Wireless calls began coming in to the Nardak from the distant north. “What has happened? You are overdue here already!” These calls were from the radio operator at Shagun, the wilderness settlement that would be the dirigible’s only halting place on its way to the Arctic.
A relay of supplies had been shipped here, the end of both railroad and civilization. The Nardak was to take them aboard so as to enter upon the last lap of her journey as fully fueled and provisioned as possible.
Seven hours behind her schedule, the great silver Nardak drifted into the sky above Shagun.
The boom of guns and the lighting of a line of signal fires greeted her. These were to call together a landing-crew to lend their aid in bringing to earth the first dirigible ever seen in these parts.
For a time, the Nardak hung motionless, then by the use of movable planes and sliding weights, by which the center of gravity was shifted, she slowly began to nose down towards earth.
Waiting in a spreading, wedge-shaped formation were two long lines of nearly a hundred men. Not nearly so many were really needed. But every husky denizen of Shagun wanted to have a hand at manning the pull ropes of this monster visitor. Slowly the great ship of the air was drawn to earth in the vast clearing which Lomen Larsen, the Factor of the Shagun Post, had prepared ahead of time for the reception of the sky ship. Here, of course, was no cement landing field and ironringed cement posts to receive mooring ropes, but the ground had been smoothed, and trees served as mooring posts.
As Lee stepped off the ship, he felt that he had stepped off into the Land of Contrasts. Here at Shagun ended the shining lines of steel rails over which traveled the mighty engines and loaded cars of the Great Northern. And here at Shagun began primitive transportation by birchbark canoe, shoulder-pack and dog-sled by which necessities were carried on into the North. Bearded white men, Indians, a few slant-eyed Eskimos with cotton garments of civilization donned incongruously atop their native furs, moved along the trails and in and out the low-roofed log shacks. And above these primitive folk loomed the high aerial and mighty masts of a modern powerful radio sending station!
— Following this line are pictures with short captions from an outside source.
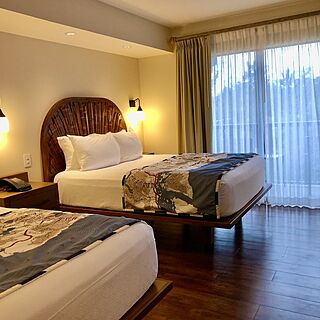 Copper Creek Villas & Cabins at Disney's Wilderness Lodge — Sample two bedroom villa - second bedroom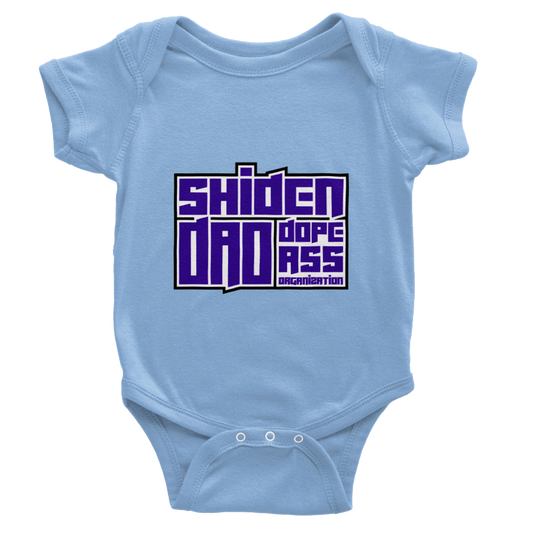 Shiden Dao Classic Baby Short Sleeve Onesies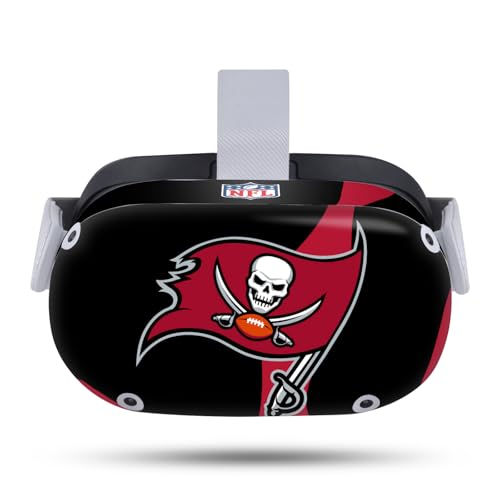Sticker Meta Quest 2 Tampa Bay Buccaneers Vinyle pour Customiser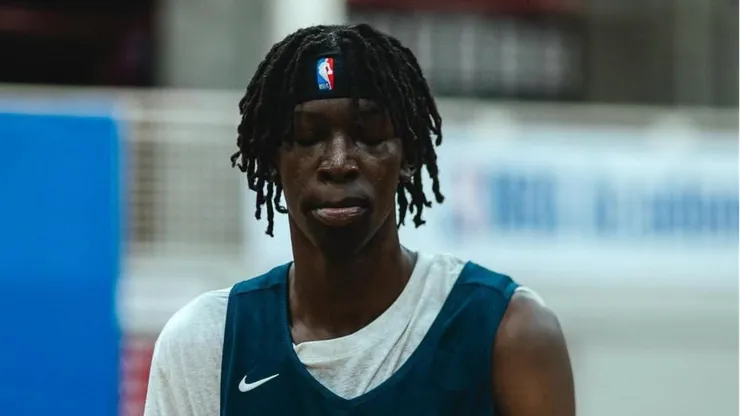Jongkuch Mach es la nueva promesa del baloncesto mundial.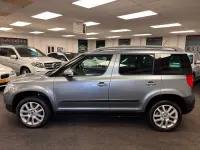 Used Skoda Yeti Elegance 105 HP (77 kW) 2011 Grey SUV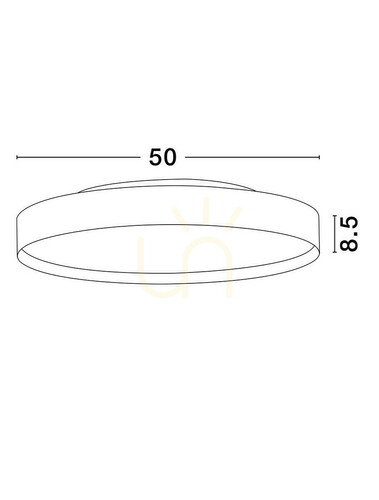Kontrollera HURTADO Luces Exclusivas Plafond LE44879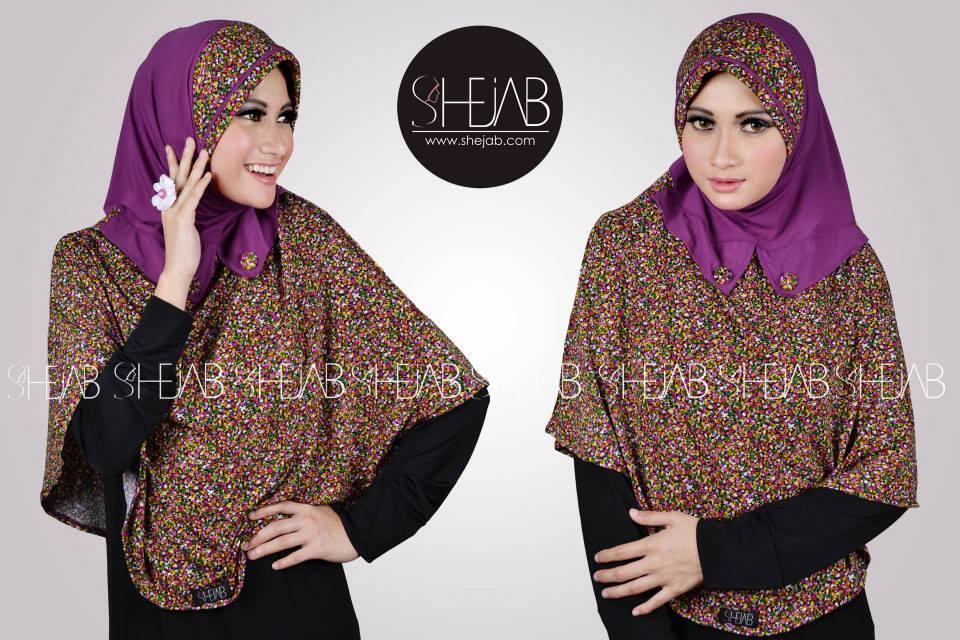 Kerudung Instant Syar'i == SHEJAB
But not for Lee Renaud, nor for anyone else of the expedition, was there much time to stand day-dreaming over the strangeness of the long arm of radio reaching out to touch this primitive settlement on the Arctic fringes. For it seemed the great Nardak landed in her open-air dock one minute, and the next the work of loading her new cargo and of further repairing began.
Men fell to with a vim. Men learned in geology and meteorology donned dungarees and entered upon a brand-new career of stevedoring. A perspiring aerial photographer and an equally perspiring slant-eyed Eskimo tugged a huge box to the hold opening. Indian trappers and the engineers of the latest thing in air engines labored together at the mountain of bales and barrels and tanks to be put aboard. A dozen times Yiggy escaped his quarters and rushed joyously underfoot to enter battle-royal with shaggy sled huskies that could swallow him at a mouthful—and a dozen times Yiggy had to be rescued from battle, murder and sudden death.